◆ ИСХОДНЫЙ ТЕКСТ ◆

▶

Вот, кстати, если кому и давать Нобеля, то, конечно, надо было Стайрону. И за «Выбор Софи», и за «Признание Ната Тернера», и, конечно, за «И поджег этот дом». Но у Стайрона случился кризис, депрессия, о которой он написал замечательную книгу «Darkness Visible», которую я всем рекомендую, но он, к сожалению, после «Выбора Софи» остановился на взлете. Его следующий роман мог бы быть нобелевским или близким к этому. Но он сразился жертвой собственного духовного кризиса. Наверное, неизбежного. Наверное, ему надо перейти на документальную прозу или публицистики, true crime, который, судя по тому его публицистики (я купил его недавно), очень ему удавался. Но он этого не сделал. Он тоже не захотел превращаться.

А так в принципе в использовании этого приема – срывании разных покровов истории и рассказ ее под разными углами зрения – ему, конечно, равных нет. Акутагава вообще внес в повествовательную технику много того, чего до него не было. «Носовой платок»  – потрясающий рассказ. «Вальдшнеп»  – замечательный рассказ про Толстого и Тургенева, хотя очень японский. Там про охоту. «Жизнь идиота» тоже замечательная повесть, но это для немногих. Это невроз модерниста в принципиально архаической среде. Я думаю, что многим сегодня «Жизнь идиота» была бы очень полезна.

«Ваш любимый анекдот за последнее время?» Понимаете, время вообще невеселое. Но мне один анекдот ужасно понравился. Он неприличный. Ну как «неприличный»? Он женофобский, фэтшейминговый и какой угодно. Но мы можем себе позволить все, что угодно, если это смешно, неоскорбительно  и с тонким вкусом. Мне его жена рассказала. И я поэтому заранее снимаю с себя все обвинения женофобские. «Если ваша жена начала толстеть, посоветуйте ей проходить ежедневно 10 километров. Через какой-то месяц эта жируха будет уже в трехстах километрах от вас».

Я могу себе позволить фэтшейминг: я много его испытал, испытал заслуженно. Но мне ужасно нравится сама структура повествовательная. Анекдот смешной, редкая вещь.

«Что вы думаете о жанре legal thriller? Похоже, что жанр уходит. Исписался даже Гришэм». Гришэм не исписался. Мне кажется, что legal thriller отступил перед триллерами другой породы. Объясню, почему. Legal thriller – «Мыс страха», например – удовольствие для тех времен, когда есть закон, есть способы обходить закон. И есть своеобразный вызов в том, чтобы наиболее изысканно или аморально (и при этом в рамках закона, как любит говорит один беззаконник-убийца) противнику что-то противопоставить, переиграть его.

◀

◆ ПИСЬМЕННОЕ ЗАДАНИЕ ◆
Напишите продолжение исходного текста о писателях и литературных жанрах, начиная сразу после его последнего предложения. Данные ниже представляют собой самостоятельный материал, не связанный с исходным текстом.

Данные с пространственными вопросами
▶

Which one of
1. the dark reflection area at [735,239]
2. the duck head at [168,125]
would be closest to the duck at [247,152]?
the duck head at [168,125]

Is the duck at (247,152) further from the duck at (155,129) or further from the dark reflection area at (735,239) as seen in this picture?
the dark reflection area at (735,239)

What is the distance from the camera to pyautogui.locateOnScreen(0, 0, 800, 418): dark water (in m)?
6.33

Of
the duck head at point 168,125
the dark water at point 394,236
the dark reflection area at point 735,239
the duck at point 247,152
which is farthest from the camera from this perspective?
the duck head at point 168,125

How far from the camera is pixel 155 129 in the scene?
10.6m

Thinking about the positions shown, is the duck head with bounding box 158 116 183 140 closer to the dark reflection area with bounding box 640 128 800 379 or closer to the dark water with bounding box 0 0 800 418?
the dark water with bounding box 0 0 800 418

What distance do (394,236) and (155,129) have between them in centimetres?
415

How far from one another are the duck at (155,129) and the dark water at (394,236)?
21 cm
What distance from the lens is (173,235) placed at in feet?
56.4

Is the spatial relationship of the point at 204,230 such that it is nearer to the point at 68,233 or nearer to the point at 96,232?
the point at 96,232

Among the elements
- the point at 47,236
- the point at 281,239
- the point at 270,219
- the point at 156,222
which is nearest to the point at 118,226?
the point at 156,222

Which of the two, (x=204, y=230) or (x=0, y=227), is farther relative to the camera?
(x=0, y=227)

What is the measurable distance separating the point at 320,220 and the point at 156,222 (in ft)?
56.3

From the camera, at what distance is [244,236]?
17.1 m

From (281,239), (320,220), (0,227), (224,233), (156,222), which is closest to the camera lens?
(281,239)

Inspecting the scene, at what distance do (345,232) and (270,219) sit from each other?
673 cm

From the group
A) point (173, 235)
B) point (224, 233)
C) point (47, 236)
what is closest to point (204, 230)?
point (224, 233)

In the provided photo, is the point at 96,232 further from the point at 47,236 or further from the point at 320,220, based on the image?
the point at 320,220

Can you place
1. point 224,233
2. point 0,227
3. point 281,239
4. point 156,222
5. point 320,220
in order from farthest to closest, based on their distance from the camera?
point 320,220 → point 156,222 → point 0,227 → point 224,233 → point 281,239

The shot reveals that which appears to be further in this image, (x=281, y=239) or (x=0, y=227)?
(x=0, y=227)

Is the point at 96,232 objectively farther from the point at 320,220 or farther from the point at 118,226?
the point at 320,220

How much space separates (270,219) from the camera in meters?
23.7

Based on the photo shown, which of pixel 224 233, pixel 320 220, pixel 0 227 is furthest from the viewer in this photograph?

◀

◆ ОТВЕТ НА ЗАДАНИЕ ◆
Но это имеет смысл именно там, где есть игра, понимаете? И пока она есть. Там, где есть правила; там, где есть большая шахматная доска. Обратите внимание: политический роман, конспирологический роман тоже ушел. Потому что была большая шахматная доска, по терминологии Бжезинского, была игра, были две сверхдержавы. Одна делала  то, другая се, но они играли. Там были игроки, условно говоря, типа Киссинджера или Бжезинского. Это было приемлемо для сложных, переусложненных 70-х годов. Для общества,  в котором соблюдались правила и выстраивались сложные комбинации. Но общество, которое существует сегодня, вышло за пределы конвенции.

Грех сказать, я первым об этом написал после фильма «Хрусталев, машину!». Это было именно разрушение конвенции, представления о том, что такое искусство. Но еще раньше об этом сказал Лев Аннинский: «Раньше была литература – домысел, вымысел, сгущение, типизация. Теперь поперла такая реальность, что в литературу не лезет». И появился Алесь Адамович с его сверхпрозой, с его документальным свидетельством. Потому что появились темы, к которым подходить с литературными приемами, литературными мерками – уже кощунство. Появились идеи, которые страшнее любого закона.

Условно говоря, в постутопическое пространство Замятина, в «Мы», в интеграл полезли люди из Леса. Оказалось, что «Мы» – не антиутопия, а самая что ни на есть утопия. Оказалось, что новосибирский академгородок как раз и был утопией интеграла. А туда пришли люди из леса, и все закончилось. Может быть, когда-нибудь я напишу роман о том, как в новосибирский академгородок с его интригами, с его фальшью и конформизмом, с его элементами антиутопии по Замятину входят люди из леса, которые вообще отменяют жизнь. Вот такой роман я бы, может, написал бы. Когда я развяжусь более-менее с «Океаном», я, может быть, такой роман и напишу.

Могу сказать, почему. Понимаете, мысль Бродского о том, что трагедия – это не когда гибнет герой, а когда гибнет хор… Трагедия – когда люди из зала хлынули на сцену. Вот тогда. Потому что на сцене еще соблюдается какая-то видимость игры (актерской в том числе), соблюдается видимость конвенций: мы договорились, и в рамках драматического искусства что-то делаем. Может быть, я и начну роман со сцены в академгородке:  приехал театр московский, привез спектакль такой политически сомнительный, все хлынули. И вдруг люди из зала пошли на сцену. Условно говоря, в разговор влез Глеб Капустин. Это может получиться интересно.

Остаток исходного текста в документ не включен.